Start of Records supplied
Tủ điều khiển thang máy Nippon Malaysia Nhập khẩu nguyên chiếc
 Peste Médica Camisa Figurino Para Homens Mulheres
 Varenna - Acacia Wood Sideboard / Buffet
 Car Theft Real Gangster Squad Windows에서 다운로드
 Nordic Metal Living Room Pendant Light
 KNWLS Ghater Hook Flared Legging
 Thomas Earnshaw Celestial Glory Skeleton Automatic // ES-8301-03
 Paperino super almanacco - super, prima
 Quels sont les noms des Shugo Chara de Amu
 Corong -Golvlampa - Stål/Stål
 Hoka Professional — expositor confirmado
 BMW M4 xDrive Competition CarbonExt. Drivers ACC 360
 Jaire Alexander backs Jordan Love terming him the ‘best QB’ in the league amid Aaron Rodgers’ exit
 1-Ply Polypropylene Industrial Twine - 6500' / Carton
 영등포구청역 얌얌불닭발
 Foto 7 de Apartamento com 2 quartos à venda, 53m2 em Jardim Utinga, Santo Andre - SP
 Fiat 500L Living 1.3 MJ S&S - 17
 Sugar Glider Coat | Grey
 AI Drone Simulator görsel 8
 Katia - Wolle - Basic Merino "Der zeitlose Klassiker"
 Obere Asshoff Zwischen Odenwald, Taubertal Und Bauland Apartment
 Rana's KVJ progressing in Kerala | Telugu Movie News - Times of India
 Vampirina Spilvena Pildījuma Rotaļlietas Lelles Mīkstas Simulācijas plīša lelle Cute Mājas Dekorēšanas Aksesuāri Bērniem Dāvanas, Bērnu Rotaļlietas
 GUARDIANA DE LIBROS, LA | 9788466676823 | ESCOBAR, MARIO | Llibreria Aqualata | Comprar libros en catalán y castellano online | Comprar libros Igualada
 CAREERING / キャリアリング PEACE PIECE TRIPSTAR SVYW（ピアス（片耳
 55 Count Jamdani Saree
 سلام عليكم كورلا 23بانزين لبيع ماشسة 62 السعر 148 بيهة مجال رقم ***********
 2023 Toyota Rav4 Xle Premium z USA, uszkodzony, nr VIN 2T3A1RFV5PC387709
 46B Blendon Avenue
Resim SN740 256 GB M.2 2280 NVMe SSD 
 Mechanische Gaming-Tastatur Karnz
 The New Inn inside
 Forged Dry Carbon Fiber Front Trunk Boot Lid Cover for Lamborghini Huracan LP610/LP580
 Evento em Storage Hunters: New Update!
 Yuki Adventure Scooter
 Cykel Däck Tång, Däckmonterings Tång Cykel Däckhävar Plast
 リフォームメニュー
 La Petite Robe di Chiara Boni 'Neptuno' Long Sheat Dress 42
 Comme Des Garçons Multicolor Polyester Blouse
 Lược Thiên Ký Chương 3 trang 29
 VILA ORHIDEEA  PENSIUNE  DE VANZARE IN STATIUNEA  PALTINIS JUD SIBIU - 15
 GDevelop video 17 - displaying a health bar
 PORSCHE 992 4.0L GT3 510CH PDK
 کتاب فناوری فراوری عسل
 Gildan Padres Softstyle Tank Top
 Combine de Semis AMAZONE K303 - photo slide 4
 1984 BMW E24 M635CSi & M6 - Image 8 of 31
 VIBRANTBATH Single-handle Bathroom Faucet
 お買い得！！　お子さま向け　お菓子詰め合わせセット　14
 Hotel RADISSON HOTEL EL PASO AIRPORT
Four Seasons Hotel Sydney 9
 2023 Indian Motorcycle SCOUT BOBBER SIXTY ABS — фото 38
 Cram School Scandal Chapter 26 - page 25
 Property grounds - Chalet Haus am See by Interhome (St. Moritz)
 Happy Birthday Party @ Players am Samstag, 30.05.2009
End of Records supplied
## Assignment
Your reply is to repeat, unchanged, the lines above running from the one with "2023 Toyota Rav4" up to and including the one with "Forged Dry Carbon".

## Output of the exercise
 2023 Toyota Rav4 Xle Premium z USA, uszkodzony, nr VIN 2T3A1RFV5PC387709
 46B Blendon Avenue
Resim SN740 256 GB M.2 2280 NVMe SSD 
 Mechanische Gaming-Tastatur Karnz
 The New Inn inside
 Forged Dry Carbon Fiber Front Trunk Boot Lid Cover for Lamborghini Huracan LP610/LP580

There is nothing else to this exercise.